Earlier Tuesday, Ofgem Chief Executive Alistair Buchanan warned that a combination of the closure of UK power plants, foreign gas supplies shrinking and electricity demand rising has made the country's energy reserves "uncomfortably tight".
According to Buchanan, around 10 percent of the UK's current electricity generation capacity will be lost in March as coal and oil-fired power stations close earlier than expected to meet environmental targets. The forced closure of ageing coal and oil power stations will combine to provide a "unique challenge for securing electricity supply from 2015 to 2020", Buchanan said in a newspaper article.
Responding to the comments, UKOOG Chief Executive Ken Cronin issued a statement in which he said:
"We were interested to see today’s comment by Alistair Buchanan, chief executive of Ofgem, about the UK’s dependence on gas imports to meet its energy needs going forward. The onshore oil and gas industry in the UK is already a significant contributor to the UK’s energy mix and this is expected to increase significantly in the next few years as the UK’s reserves of shale gas and coal bed methane are exploited.
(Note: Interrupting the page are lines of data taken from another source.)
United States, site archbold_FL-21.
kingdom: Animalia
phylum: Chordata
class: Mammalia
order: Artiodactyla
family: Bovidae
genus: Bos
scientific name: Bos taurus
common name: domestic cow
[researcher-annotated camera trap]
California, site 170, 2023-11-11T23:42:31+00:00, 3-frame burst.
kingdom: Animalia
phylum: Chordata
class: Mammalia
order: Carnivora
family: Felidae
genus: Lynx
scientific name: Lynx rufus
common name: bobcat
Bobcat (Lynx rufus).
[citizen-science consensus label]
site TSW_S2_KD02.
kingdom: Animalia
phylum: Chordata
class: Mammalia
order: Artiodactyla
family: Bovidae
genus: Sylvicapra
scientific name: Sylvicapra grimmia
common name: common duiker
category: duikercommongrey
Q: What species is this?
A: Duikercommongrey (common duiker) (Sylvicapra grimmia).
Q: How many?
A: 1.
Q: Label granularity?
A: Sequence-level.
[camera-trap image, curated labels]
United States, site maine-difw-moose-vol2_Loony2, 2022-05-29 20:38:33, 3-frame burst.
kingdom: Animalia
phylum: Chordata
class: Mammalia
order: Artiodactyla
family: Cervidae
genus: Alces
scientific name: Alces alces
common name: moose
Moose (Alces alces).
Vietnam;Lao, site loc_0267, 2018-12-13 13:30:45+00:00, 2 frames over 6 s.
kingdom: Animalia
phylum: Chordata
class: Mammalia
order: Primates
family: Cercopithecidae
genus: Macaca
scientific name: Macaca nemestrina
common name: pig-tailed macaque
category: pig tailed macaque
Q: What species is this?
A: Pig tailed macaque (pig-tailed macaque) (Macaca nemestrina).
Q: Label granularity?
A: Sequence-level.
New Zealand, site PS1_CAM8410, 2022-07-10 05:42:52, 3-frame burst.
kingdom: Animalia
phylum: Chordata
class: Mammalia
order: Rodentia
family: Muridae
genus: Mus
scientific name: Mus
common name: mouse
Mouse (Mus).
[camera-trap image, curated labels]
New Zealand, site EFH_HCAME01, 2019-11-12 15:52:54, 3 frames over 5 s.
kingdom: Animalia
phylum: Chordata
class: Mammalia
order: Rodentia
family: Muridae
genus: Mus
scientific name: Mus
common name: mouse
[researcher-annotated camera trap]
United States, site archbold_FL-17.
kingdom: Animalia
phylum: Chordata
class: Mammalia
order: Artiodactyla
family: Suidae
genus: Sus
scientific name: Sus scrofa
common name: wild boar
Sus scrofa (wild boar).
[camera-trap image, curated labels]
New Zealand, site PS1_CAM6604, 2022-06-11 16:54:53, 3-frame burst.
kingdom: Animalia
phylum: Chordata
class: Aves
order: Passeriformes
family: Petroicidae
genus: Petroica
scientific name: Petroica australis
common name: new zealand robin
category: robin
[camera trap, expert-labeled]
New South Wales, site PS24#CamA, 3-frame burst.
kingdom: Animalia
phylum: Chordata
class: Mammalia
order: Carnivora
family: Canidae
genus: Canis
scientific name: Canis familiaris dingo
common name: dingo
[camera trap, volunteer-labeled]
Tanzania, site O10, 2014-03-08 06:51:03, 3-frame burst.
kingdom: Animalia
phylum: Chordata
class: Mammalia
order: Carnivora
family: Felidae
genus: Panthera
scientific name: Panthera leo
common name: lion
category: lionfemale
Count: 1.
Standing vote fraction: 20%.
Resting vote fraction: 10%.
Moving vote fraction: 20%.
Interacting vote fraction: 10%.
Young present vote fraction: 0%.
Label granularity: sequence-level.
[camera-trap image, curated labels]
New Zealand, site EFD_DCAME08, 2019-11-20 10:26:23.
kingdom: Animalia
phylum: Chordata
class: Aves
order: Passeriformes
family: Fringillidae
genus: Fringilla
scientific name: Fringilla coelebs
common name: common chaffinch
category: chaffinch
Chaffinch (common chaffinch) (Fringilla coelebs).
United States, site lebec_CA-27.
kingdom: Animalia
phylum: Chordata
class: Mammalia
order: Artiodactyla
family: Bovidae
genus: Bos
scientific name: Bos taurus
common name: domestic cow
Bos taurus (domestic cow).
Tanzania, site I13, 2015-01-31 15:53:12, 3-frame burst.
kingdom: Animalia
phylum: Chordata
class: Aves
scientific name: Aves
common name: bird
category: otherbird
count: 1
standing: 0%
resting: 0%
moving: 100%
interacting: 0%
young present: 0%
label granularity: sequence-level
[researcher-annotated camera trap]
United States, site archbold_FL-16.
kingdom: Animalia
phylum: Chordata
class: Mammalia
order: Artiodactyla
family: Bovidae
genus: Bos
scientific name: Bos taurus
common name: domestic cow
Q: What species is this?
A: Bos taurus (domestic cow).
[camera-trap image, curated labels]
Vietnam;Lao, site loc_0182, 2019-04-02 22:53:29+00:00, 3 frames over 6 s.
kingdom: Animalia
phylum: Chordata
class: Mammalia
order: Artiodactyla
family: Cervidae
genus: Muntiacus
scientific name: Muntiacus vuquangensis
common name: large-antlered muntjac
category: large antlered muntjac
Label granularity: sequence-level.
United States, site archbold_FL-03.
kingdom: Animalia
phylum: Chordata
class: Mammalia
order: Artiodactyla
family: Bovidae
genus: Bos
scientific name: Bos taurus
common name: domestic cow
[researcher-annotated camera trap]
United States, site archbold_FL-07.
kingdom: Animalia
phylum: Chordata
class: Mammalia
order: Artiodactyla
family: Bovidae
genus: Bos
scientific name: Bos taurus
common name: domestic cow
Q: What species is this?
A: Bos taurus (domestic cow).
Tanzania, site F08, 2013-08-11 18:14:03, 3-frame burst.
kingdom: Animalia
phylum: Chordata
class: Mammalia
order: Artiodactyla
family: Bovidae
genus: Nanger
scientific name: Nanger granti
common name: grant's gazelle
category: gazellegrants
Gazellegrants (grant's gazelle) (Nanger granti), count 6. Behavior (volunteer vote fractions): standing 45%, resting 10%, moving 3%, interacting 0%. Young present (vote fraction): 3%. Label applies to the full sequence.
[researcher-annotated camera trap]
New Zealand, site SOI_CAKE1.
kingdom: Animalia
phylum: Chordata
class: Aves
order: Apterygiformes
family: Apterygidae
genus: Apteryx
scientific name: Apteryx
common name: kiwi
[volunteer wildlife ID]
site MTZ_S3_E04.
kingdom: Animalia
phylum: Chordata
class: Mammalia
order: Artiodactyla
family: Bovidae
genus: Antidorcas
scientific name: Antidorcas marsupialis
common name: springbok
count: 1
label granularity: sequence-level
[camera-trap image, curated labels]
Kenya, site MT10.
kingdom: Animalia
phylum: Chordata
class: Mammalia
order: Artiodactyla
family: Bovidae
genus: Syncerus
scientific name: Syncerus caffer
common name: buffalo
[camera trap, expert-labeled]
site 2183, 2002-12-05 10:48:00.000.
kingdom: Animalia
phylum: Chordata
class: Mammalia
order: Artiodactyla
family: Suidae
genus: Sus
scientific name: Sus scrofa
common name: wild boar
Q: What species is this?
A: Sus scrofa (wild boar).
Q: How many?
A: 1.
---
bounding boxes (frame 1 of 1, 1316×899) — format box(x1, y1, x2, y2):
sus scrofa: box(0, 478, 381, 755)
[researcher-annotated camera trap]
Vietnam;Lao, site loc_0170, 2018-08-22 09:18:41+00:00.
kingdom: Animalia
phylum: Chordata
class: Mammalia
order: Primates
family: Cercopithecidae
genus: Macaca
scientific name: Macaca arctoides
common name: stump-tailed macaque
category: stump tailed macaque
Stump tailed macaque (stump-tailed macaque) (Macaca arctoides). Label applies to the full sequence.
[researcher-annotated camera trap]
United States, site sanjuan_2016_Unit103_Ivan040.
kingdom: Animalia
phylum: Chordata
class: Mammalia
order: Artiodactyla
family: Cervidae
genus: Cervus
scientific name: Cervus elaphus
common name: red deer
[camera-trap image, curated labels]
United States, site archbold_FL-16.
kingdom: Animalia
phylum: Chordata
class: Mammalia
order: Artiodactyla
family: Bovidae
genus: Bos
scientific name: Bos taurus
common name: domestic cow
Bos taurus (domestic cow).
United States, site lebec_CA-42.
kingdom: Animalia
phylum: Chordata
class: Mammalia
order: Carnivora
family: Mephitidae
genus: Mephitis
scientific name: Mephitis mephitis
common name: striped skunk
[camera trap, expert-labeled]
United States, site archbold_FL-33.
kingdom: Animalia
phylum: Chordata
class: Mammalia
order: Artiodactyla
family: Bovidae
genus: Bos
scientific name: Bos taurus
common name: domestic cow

"There are large reserves of gas under the UK with a resource density that would make it significantly accessible. Getting that gas to market in the UK is aided by already having an infrastructure in place. The industry can make a significant contribution to the energy needs of the UK both in terms of electricity and heating in a safe and environmentally sensitive manner working alongside the local communities in which it operates delivering significant benefits both locally and nationally."
Currently, only one company – Cuadrilla Resources – is actively drilling for shale gas in the UK, while Australian firm Dart International recently conducted a successful flow test of a coal-bed methane well in Scotland.